Finland, a country within the Arctic circle, strewn with thousands of lakes, sauna, reindeers, great outdoors and introverted locals. A Nordic nation that treasures silence, but has nevertheless succeeded in building a coherent visual narrative, where everyday design objects speak louder than words and communicate the values of Finnish society. When it comes to furniture design, Finland has often been overshadowed by its Scandinavian neighbours, Sweden and Denmark, yet its contribution to global design and the role of women in creating it, deserve its own place in the spotlight. Let’s have a look at the brief history of Finnish design classics as well as some new, exciting brands to discover.
From Functionalism to the Space Age
In 2017 I had a chance to see a special exhibition ‘Echoes: 100 years in Finnish design and architecture’, while it was on view in various countries of Central Europe.

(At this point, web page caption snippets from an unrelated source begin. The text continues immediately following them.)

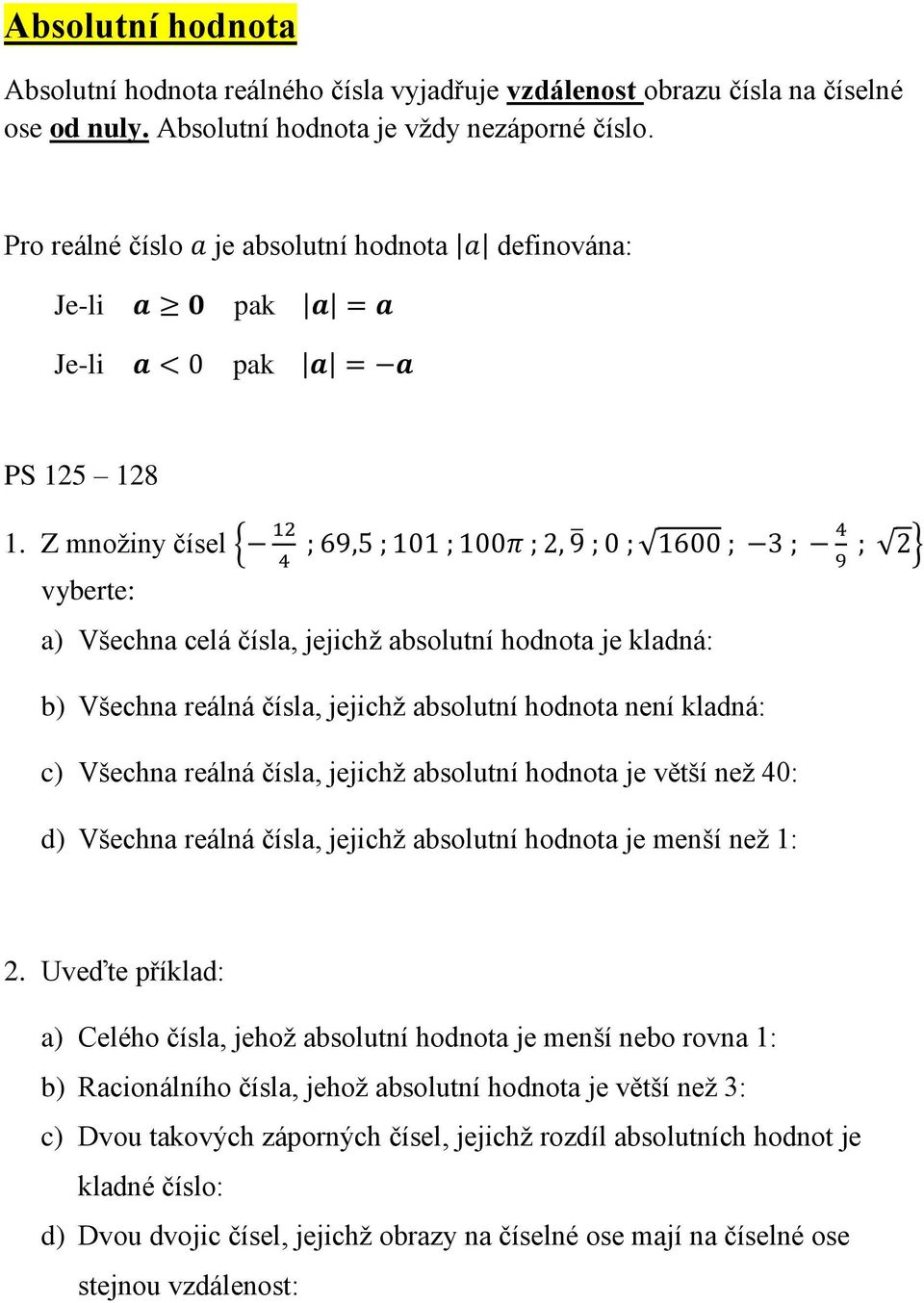 Z množiny čísel { 12 ; 69,5 ; 101 ; 100π ; 2, 9 ; 0 ; 1600 ; 3 ; 4 ; 2} 4 9 vyberte: a) Všechna celá čísla, jejichž absolutní hodnota je kladná: b) Všechna reálná čísla, jejichž absolutní hodnota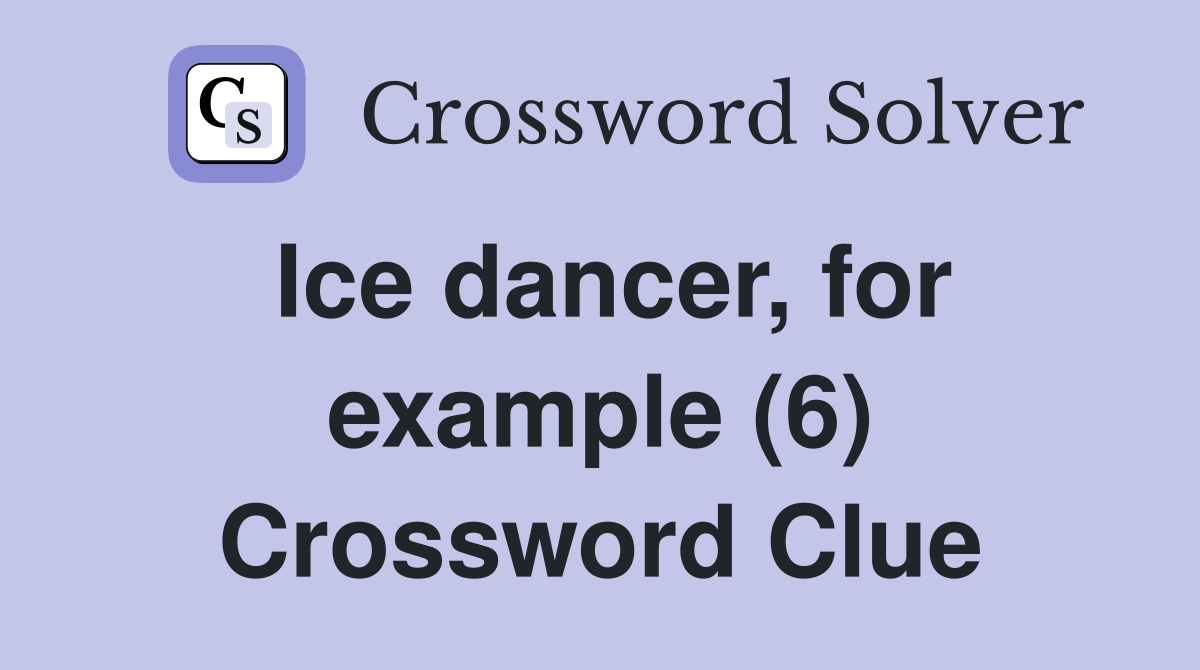 Ice dancer, for example (6) Crossword Clue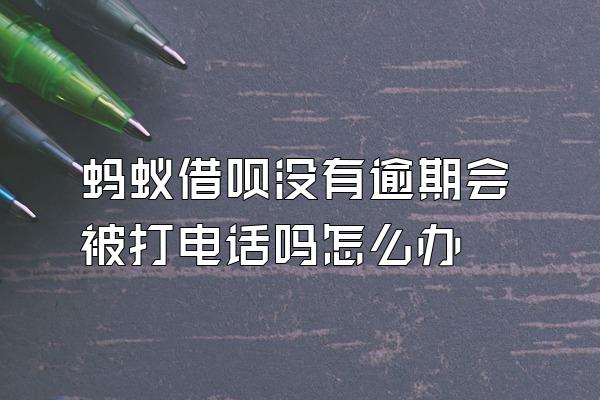 蚂蚁借呗没有逾期会被打电话吗怎么办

The exhibition, which marked the centenary of Finnish independence, narrated the history of the 20th and 21st century Finland through design rather than historical events and, needless to say, I really liked the idea.
It’s remarkable how a small country, far away from the European centres of culture and with limited resources, has managed to come up with a strong design aesthetic based on rationalism and solutions for smaller apartments available to all social classes. That didn’t mean that Finns shied away from experimentation. In 1968 Eero Aarnio created the futuristic Bubble chair made of plastic fibre that later appeared in Stanley Kubrick’s ‘2001: A Space Odyssey’.

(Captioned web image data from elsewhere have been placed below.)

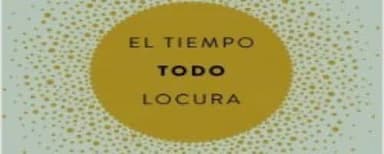 El tiempo. Todo. Locura (Volumen independiente) (Spanish Edition)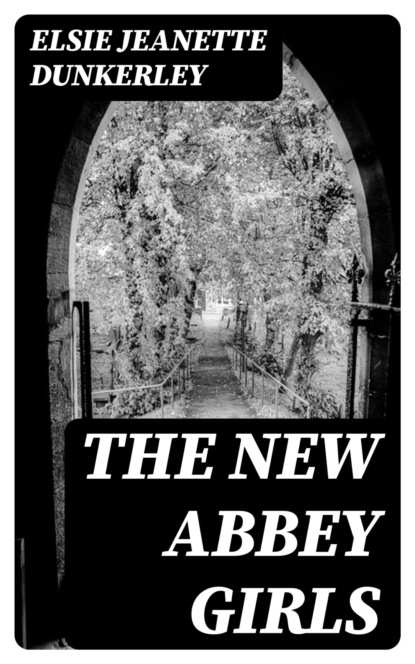 The New Abbey Girls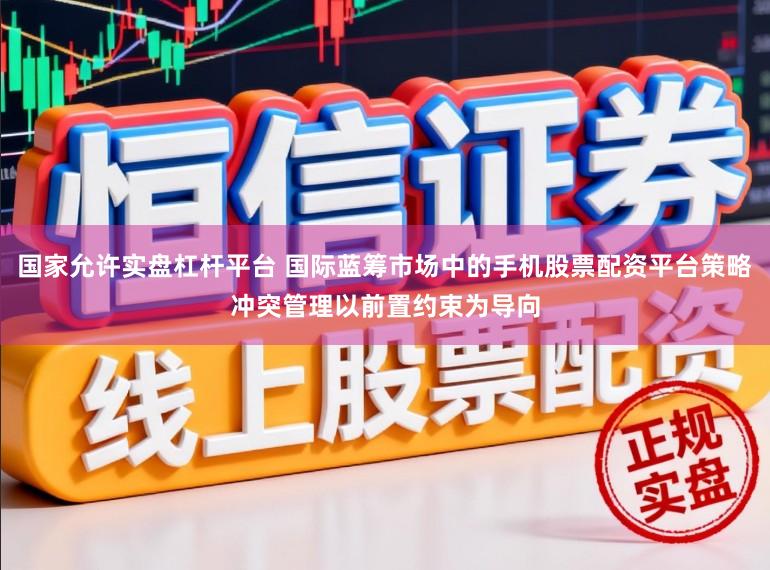 国家允许实盘杠杆平台 国际蓝筹市场中的手机股票配资平台策略冲突管理以前置约束为导向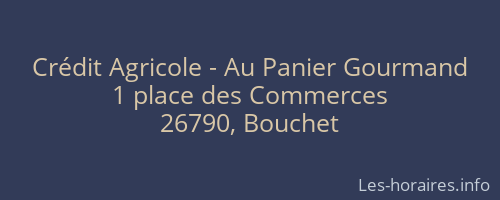 Crédit Agricole - Au Panier Gourmand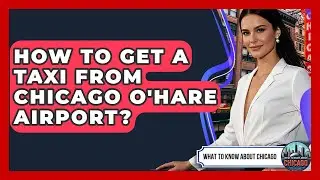 How To Get A Taxi From Chicago O'Hare Airport? - What To Know About Chicago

The Finnish design wouldn’t be the same without the contribution of women. Just take an example of Marimekko, an iconic Finnish design company famous for its bold and joyous prints. The brand, founded by a woman, Armi Ratia, opened its first store in Helsinki in 1952 and soon gained global recognition for its original take on textiles and fashion.
Marimekko loose-fitting dresses were worn by Jackie Kennedy in the 1960s and displayed at the Rinascente department store in Milan, where they caught the eye of young Giorgio Armani. Throughout the years the company has worked with many talented designers from Finland and Japan, yet the credit for the most popular Marimekko print goes to Maija Isola, who in 1964 created Unikko (poppy), against the will of her boss who didn’t approve of floral patterns.
Some say that Marimekko bright textiles respond to the contrasts of Finnish seasons with dark winters and long summer days. One thing for sure, the brand, alongside Svenskt Tenn in Sweden, represents the more #colourpop side of Nordic design meant to express open-mindedness and creativity in everyday life.
The new Finnish interior brands
If you’re looking for a modern interpretation of ‘silent’ Finnish design then Showroom Finland is definitely a name worth checking out. They offer plywood Pilke lamps designed by Tuukka Halonen and small minimalist objects for home such as bowls, shelves and racks. The lamps are made of eco-friendly birch wood, a nod to Finnish forests that occupy more than half of the country. The pared-down aesthetic of Showroom Finland successfully communicates main qualities associated with Finnish style – craftsmanship and functionality that originate from a dialogue between forms and materials.
A contemporary design studio led by architect Timo Ripatti is already established on the international design scene, winning awards and being involved in large-scale collaborations. The Grand Canyon modular sofa system for a Finnish company Piiroinen is made of 16 units that bring the idea of well-being and adaptability into common spaces such as offices, lobbies and meeting areas.
The Finnish minimalism has sometimes been described as cold and sterile, but young designers such as Hanna Anonen prove that it can be joyous and colourful as well. As the name suggest, Coctail, her wooden ceiling lamp, is inspired by layers of fizzy drinks. Eye-catching and radiant, it’s a design object made to brighten up grey days.
The Helsinki-based design studio was set up by Anni Pitkäjärvi and Hanna-Kaarina Heikkilä in 2016. What distinguishes their elegant designs are characteristic curvy lines that soften minimalist forms. They’ve also collaborated with a Danish furniture brand Ferm Living by creating a coat rack and wall table.
Due to shortage of natural light during autumn and winter months, lighting plays a particularly important role in Finnish design. Secto Designaddresses this issue with their collection of lamps hand-made of birch wood. Their light construction fits into modern interiors and creates the feeling of luminosity.
Hope that you enjoyed my recap of Finnish interior design brands. Certainly, there is much more to discover during the Helsinki Design Week in September. One day I would like to go and see it for myself.